CI: Marcus Semien ($6): I love the White Sox rookie who hails from UC Berkeley, via El Cerrito, our home town. He Is their best choice at second or third, and in a tight league a good gamble to take.
OF: Alex Rios ($25): I love the Rios production, and got him at a bit of a deflated rate simply because the league switched to OBP. But, since I am looking for a .340 OBP for my team, if all my hitters are simply in that range, I will be fine. I think Alex can do that, plus some.
OF: Michael Brantley ($16): I had him down Saturday for $14, and I think I might have victimized myself by making sure everyone knew I wanted the Cleveland flychaser. But, the way the draft was going I knew I would have to spend to get some guys, and Brantley gives me some of everything and I think is improving.
OF: Lorenzo Cain ($8): Again, a guy who can do everything, and who should improve. Right where I thought he would cost.

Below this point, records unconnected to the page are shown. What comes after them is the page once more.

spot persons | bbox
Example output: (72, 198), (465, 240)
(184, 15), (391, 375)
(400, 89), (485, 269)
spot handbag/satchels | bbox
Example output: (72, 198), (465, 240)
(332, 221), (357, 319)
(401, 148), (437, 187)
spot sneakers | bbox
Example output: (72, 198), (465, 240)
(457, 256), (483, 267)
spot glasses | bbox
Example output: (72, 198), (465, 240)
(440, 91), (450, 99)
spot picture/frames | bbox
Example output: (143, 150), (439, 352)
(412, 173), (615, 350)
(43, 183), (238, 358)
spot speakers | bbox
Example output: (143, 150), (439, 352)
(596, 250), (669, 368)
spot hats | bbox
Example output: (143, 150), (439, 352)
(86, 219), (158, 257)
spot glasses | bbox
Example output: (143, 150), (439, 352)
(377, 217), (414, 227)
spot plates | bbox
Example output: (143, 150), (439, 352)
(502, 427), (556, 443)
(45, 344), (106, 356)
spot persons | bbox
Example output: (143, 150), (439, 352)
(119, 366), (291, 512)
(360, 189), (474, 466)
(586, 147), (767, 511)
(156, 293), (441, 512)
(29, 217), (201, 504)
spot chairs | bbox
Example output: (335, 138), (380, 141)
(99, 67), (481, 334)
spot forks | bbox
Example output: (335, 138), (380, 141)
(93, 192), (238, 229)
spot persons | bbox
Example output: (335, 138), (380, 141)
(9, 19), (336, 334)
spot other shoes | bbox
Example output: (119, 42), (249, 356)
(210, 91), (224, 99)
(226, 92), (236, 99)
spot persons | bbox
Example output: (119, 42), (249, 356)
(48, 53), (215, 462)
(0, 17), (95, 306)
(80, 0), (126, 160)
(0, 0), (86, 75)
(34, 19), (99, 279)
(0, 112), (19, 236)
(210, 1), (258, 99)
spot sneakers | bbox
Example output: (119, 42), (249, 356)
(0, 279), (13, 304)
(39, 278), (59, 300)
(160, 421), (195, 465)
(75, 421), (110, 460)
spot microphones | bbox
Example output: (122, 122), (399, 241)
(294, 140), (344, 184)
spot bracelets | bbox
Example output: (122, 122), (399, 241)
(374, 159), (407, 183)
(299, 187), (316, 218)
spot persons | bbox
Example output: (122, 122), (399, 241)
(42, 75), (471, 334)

OF: Alejandro De Aza ($10): Jason Collette had the same thought as me about Colby Rasmus, who went for $15, three more than I wanted to pay, but I was happy to grab De Aza towards the end for a sawbuck. Again, a guy who does some of everything.
SW: Nick Castellanos ($14): I was actually afraid I was going to leave money on the table as I had $26 and two open spots when Chris Liss bid me up for my second to last vacant slot. I did not really overpay in that I had the money to spend, and I can play Castellanos at third or the outfield. Another rookie gamble I am happy to make.
UT: Danny Valencia ($1): Oh how I thought he would do, and oh how Valencia has disappointed. But, based upon his 2013 (.304-8-23) and his minor league on-base skills, another guy who need not do much to earn a profit.
P: Chris Sale ($29): Pegged him at $24, but now considered an elite starter, I wanted a big arm for my staff and Sale is it.
P: Chris Archer ($12): Another basically young arm, on a team full of basically young players it seems. Which will make it fun. I think Archer is this year’s Alex Cobb of 2013, hopefully without a liner to the noggin’.
P: Sonny Gray ($14): I had wanted Dan Straily, assuming Gray would be more high profile and expensive. I notched Straily for $12, and would not go to the $14 that my mate Rob Leibowitz would. Still, when I had a chance for Gray at the same price, I jumped at it.
P: Scott Kazmir ($11): I cannot believe I own Kazmir in two leagues, but somehow I convinced myself that he has settled down, and that pitching in Oakland will be good for him.
P: Hector Santiago ($12): My final acquisition, and I again had the bucks and love Santiago’s potential. Another guy who can miss a lot of bats and really crank things up.
P: Glen Perkins ($18): Closers were expensive, and once I realized this I decided to focus on getting one, and trying to pick up extra saves via middle guys.
P: Fernando Rodney ($12): When I had a chance to get a second closer for $12, as opposed to a couple of good set-up guys for around $9 between them, I shifted gears. If I get a boost in saves, there will always be someone willing to trade for one of mine.
P: Sean Doolittle ($1): Again surprised that a second bid was not made for Doolittle, who throws very hard and does indeed get punchouts. He might even get a save.
Res 1: Steve Lombardozzi: Maybe my mistake in not grabbing J.P. Arencibia and hedging my catching bets, for I do have enough infielders. And, my bud Andy Behrens grabbed the Texas catcher just a pick before my turn coming around.
Res 2: J.B. Shuck: I took the speedy outfielder when I missed out on Arencibia.
Res 3: Rubby De La Rosa: Loved him as a rookie with the Dodgers, and now a year past TJ surgery, I think the now Red Sox can fill a hole and make a return.
Res 4: Dylan Bundy: A gamble with my last pick, but a fun one. And, the dude has heat and is also returning from TJ surgery. But, I also think success in the Minors this year will mean he gets a chance this year.